次の日、ポアロにいるコナン君を見つけて店に入る。蘭ちゃんもいないし何してるんだろう。

「こんにちはコナン君」
「あ、永愛姉ちゃん」

コナン君の隣に腰掛け、梓さんに紅茶を注文する。何故一人なのか尋ねると、学校帰りにポアロの前で梓さんに声をかけられ、探偵事務所には誰もいなかったので入ったらしい。

「そういえば昨日キッドを初めて生で見てね」
「え!? 昨日あの美術館にいたの!?」
「いや、家に来たの」
「はぁ!?」

コナン君は信じられないといった様子で目をパチクリさせていた。

「それで!? それでキッドに何かされたのか!?」
「特に何も。
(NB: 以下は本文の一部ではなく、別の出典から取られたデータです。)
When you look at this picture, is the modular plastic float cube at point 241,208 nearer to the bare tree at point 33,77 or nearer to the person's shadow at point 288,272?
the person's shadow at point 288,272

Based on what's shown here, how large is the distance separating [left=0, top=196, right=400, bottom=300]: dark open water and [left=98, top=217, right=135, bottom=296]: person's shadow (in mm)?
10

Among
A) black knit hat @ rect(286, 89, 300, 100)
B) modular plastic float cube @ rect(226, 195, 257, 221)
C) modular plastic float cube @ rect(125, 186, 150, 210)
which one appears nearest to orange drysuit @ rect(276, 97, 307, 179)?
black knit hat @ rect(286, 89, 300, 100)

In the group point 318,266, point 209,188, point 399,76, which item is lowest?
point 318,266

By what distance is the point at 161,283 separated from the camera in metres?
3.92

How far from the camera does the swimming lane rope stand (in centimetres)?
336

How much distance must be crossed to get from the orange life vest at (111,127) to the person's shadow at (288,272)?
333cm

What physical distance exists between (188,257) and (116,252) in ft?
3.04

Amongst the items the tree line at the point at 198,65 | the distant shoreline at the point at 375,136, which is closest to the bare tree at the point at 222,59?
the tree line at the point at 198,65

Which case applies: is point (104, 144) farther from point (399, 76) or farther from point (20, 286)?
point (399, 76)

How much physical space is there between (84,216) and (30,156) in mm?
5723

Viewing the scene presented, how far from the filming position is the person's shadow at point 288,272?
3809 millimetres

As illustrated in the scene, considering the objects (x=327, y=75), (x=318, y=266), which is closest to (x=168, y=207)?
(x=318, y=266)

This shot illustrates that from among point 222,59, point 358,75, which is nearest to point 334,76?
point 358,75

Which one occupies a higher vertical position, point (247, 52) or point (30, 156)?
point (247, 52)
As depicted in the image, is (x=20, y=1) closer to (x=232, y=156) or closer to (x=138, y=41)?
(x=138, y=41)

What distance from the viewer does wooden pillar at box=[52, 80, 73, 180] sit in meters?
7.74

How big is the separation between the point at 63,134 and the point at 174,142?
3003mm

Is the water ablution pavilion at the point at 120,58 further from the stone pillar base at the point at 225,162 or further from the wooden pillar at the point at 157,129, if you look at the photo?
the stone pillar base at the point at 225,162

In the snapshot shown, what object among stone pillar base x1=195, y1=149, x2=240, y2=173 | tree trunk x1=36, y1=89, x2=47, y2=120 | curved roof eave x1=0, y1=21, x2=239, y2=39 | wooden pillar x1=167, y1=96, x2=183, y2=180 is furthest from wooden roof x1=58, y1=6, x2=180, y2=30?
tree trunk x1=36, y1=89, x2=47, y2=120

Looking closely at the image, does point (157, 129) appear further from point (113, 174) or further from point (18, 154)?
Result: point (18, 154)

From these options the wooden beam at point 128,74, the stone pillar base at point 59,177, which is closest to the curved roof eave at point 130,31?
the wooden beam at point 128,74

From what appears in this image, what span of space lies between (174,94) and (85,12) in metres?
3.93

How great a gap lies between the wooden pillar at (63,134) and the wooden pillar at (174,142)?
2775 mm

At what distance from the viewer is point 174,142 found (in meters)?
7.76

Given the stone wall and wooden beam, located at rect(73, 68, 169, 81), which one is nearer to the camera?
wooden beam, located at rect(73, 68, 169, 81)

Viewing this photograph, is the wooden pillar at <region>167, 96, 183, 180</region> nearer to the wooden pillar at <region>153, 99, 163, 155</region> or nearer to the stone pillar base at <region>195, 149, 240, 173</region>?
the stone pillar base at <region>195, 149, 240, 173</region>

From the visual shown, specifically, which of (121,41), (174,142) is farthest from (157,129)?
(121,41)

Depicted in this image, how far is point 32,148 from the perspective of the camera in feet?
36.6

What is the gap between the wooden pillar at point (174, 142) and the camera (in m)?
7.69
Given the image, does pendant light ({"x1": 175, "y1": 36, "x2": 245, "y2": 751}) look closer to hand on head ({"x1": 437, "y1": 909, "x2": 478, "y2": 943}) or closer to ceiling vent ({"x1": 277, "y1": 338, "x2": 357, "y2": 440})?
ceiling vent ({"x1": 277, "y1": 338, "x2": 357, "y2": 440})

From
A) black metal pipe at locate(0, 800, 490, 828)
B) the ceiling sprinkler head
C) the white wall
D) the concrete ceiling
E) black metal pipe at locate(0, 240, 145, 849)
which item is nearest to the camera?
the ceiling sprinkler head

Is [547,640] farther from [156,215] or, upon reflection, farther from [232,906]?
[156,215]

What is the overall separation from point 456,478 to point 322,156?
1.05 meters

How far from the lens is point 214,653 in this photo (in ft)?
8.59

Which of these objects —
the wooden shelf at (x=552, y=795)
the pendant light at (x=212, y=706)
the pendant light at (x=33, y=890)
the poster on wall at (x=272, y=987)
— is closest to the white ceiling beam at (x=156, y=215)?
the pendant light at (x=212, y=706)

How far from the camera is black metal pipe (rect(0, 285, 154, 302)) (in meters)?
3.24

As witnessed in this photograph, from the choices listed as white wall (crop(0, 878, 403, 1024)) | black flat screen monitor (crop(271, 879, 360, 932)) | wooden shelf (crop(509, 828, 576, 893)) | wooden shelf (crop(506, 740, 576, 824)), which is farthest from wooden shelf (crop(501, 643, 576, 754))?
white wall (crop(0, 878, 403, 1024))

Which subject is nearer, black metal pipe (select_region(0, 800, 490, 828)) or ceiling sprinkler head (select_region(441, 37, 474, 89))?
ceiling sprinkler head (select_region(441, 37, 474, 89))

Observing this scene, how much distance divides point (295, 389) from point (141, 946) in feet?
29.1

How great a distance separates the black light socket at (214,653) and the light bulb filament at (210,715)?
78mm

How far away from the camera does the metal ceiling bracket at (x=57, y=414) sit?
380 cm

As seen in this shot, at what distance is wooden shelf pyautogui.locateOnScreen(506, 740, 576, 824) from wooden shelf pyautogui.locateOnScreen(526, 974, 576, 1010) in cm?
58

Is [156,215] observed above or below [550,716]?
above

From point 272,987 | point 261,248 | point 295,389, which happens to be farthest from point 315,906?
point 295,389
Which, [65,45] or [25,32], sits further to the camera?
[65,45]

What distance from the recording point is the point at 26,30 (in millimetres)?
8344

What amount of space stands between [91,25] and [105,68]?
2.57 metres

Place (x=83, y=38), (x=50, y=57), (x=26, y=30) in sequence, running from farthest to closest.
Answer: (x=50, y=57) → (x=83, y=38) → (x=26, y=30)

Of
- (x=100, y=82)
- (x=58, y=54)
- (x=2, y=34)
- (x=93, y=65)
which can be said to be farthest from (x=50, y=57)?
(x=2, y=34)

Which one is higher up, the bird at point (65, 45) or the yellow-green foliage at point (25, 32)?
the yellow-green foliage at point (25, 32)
でも昨日キッドが盗んだ宝石渡されちゃった」

キッドは何を考えているんだ。何のために。とボソボソ言っているけど、口調戻ってるよ新一君。一人で考え込んでしまった彼の眼鏡を横からスッと盗む。

「!?」
「コナン君って伊達眼鏡なんだね」

返してと慌てる彼に背を向けて、眼鏡を色々と触ってみる。ボタンを押せばアンテナが出てきた。色々と機能がありそうだ。博士の発明品かな。

「ごめんね。眼鏡外したコナン君の顔を見てみたくってさ」
「ふーん」

彼は返された眼鏡を付けてジト目で見てくる。

「君は将来イケメンになるよ!」

笑いながらそう言えば、まだ怒っているのか眉を寄せて溜息を吐かれた。

「ねぇ。さっきの話なんだけど、キッド最後に何か言ってた?」
「えっと、またお会いしましょうって」
「そっか。奴には気をつけてね」

真剣な眼差しを向けられ、縦に首を振るとコナン君は「僕もう戻るね」と言ってポアロを出て行った。頬杖をつきドアを見つめる。

「子供に嫌われやすいのかなぁ、私」
「ふふっ、そんな事ないと思うわよ。コナン君、永愛ちゃんと話してる時表情豊かだもの」

梓さんはコナン君のコップを下げ、私に笑いかけた。